Clustering performance evaluation

這次要介紹在分群 clustering 任務上的評價指標。

rand index

假設有一個集合

\[S=\{ s_1, s_2, \cdots, s_n \}\]

我們有兩個分群的方法

\[X=\{ X_1,X_2, \cdots, X_p\}, Y=\{ Y_1,Y_2, \cdots, Y_q\}\]

我們先定義下面四個變數

$a$ 表示在 $S$ 中的元素對，一起在 $X$ 中的同個子集，也一起在 $Y$ 中的同個子集，的元素對數量。
$b$ 表示在 $S$ 中的元素對，在 $X$ 中的不同個子集，在 $Y$ 中的不同個子集，的元素對數量。
$c$ 表示在 $S$ 中的元素對，一起在 $X$ 中的同個子集，在 $Y$ 中的不同個子集，的元素對數量。
$d$ 表示在 $S$ 中的元素對，在 $X$ 中的不同個子集，一起在 $Y$ 中的同個子集，的元素對數量。

我們就可以去定義 RI （rand index）

\[RI := \frac{a+b}{a+b+c+d} = \frac{a+b}{C^n_2}\]

我們可以用集合的概念表示 $a,b,c,d$ 。

\[a = \#\{(s_i,s_j) | s_i, s_j \in X_k, s_i,s_j \in Y_l \}\] \[b = \#\{(s_i,s_j) | s_i \in X_{k_1}, s_j \in X_{k_2}, s_i \in Y_{l_1}, s_j \in Y_{l_2} \}\] \[c = \#\{(s_i,s_j) | s_i, s_j \in X_k, s_i \in Y_{l_1}, s_j \in Y_{l_2} \}\] \[d = \#\{(s_i,s_j) | s_i \in X_{k_1}, s_j \in X_{k_2}, s_i,s_j \in Y_l \}\]

我們也可以用以前教過的概念來看，

$a$ 就是 TP （true positive）的數量。
$b$ 就是 TN （true negatives）的數量。
$c$ 就是 FN （false negatives）的數量，也叫偽陰，型二錯誤。
$d$ 就是 FP （false positive）的數量，也叫偽陽，型一錯誤。

那 RI 就可以理解為

\[RI := \frac{TP+TN}{TP+TN+FN+FP}\]

再來要介紹 Adjusted Rand Index ，他可以理解為修正機率版的 Rand Index ，為何要提出 ARI 而不去用 RI，這是因為有人提出在給隨機分群的時候 RI 不靠近 0 的問題，所以 Hubert 和Arabie 在1985年提出了修正辦法，大家可以參考。

下面要定義一堆符號來講他的公式，假設 $n_{ij} := # X_i \cap Y_j$

X\Y	$Y_1 \quad Y_2 \quad \cdots \quad Y_q$	sum
$X_1$	$n_{11} \quad n_{12} \quad \cdots \quad n_{1q}$	$a_1$
$X_2$	$n_{21} \quad n_{22} \quad \cdots \quad n_{2q}$	$a_2$
$\vdots$	$\vdots \quad \vdots \qquad \ddots \quad \vdots$	$\vdots$
$X_p$	$n_{p1} \quad n_{p2} \quad \cdots \quad n_{pq}$	$a_p$
sum	$b_1 \quad b_2 \quad \cdots \quad b_q$

我們就可以定義 ARI 為

\[ARI := \frac{RI -E[RI]}{\max(RI)-E[RI]} = \frac{\sum_{ij}C^{n_{ij}}_2 - [t_1 \cdot t_2]/C^n_2}{\frac{t_1 + t_2}{2} - [t_1 \cdot t_2]/C^n_2}\]

where $t_1 = \sum_i C^{a_i}_2, t_2 = \sum_j C^{b_j}_2$。

## 任務目標:
請續寫這篇介紹分群評價指標的原文節錄，從最後一句之後接著寫下去。 這些資料列來自另一個來源，與上面的原文無關。

## 資料集項目:
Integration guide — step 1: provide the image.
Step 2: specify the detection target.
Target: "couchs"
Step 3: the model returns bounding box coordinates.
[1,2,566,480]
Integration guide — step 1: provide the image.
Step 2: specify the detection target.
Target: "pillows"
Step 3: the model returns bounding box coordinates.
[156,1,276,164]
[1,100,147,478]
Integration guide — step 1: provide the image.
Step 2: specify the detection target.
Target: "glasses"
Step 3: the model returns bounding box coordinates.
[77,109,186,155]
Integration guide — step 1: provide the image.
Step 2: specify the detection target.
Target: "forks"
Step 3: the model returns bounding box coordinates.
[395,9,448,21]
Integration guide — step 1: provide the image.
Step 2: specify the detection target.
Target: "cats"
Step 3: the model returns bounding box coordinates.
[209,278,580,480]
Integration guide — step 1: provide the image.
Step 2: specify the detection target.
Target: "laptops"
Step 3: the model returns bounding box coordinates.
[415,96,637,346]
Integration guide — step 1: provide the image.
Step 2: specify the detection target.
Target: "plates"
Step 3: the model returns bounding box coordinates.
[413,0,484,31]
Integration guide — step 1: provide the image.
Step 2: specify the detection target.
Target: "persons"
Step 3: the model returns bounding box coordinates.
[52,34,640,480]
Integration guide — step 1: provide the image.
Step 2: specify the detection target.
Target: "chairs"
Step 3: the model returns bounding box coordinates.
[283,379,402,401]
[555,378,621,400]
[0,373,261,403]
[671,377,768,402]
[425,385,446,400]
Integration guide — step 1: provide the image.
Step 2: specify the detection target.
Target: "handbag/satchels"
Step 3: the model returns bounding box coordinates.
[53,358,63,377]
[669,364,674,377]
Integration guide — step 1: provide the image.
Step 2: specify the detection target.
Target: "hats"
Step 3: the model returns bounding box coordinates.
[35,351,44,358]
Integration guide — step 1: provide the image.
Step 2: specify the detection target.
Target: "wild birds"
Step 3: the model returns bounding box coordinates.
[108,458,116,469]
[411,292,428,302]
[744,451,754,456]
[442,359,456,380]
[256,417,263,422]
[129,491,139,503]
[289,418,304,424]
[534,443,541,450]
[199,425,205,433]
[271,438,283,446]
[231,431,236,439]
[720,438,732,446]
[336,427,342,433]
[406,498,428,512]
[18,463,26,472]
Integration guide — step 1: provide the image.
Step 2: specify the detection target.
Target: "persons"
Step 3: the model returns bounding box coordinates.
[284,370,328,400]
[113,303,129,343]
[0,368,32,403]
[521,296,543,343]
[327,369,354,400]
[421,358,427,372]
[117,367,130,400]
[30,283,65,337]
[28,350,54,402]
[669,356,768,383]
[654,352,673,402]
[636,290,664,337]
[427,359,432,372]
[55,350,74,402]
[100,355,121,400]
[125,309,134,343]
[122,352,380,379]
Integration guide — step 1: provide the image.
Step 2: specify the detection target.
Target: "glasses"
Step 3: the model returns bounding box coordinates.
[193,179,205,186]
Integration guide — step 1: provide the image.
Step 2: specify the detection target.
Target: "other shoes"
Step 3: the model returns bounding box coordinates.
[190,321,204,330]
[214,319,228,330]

## 任務結果:
下面我們實際舉個例子來看看怎麼計算，假設 $S={1,2,3,4,5}$

\[X=\{ X_1=\{1,2,3\}, X_2=\{4,5\} \}\] \[Y=\{ Y_1=\{1,2\}, Y_2=\{3,4,5\} \}\]

可以得到 Table 長這樣

X\Y	$Y_1$	$Y_2$	sum
$X_1$	${1,2}$	${3}$	$3$
$X_2$	$\emptyset$	${4,5}$	$2$
sum	$2$	$3$

帶入公式可以算出 $t_1 = t_2 = (C^3_2 + C^2_2) = 4$，也知道 $C^5_2=10$，下面帶入就可以得到

\[ARI := \frac{2-1.6}{4-1.6} \sim 0.16666666666666663\]

下面來看看 scikit-learn 算的結果吧。

from sklearn.metrics import adjusted_rand_score

labels_true = [0, 0, 0, 1, 1]
labels_pred = [0, 0, 1, 1, 1]

display(adjusted_rand_score(labels_true, labels_pred))

下面來測試隨機給分群會接近 0 嗎?

import random
from sklearn.metrics import rand_score, adjusted_rand_score

n = 5

labels_true = [0] * n
labels_pred = [0] * n

_ = list(range(n))
random.shuffle(_)
break_index = random.randint(0, n)
# print(_[:break_index], _[break_index:])
for index in _[break_index:]:
    labels_true[index] = 1

_ = list(range(n))
random.shuffle(_)
break_index = random.randint(0, n)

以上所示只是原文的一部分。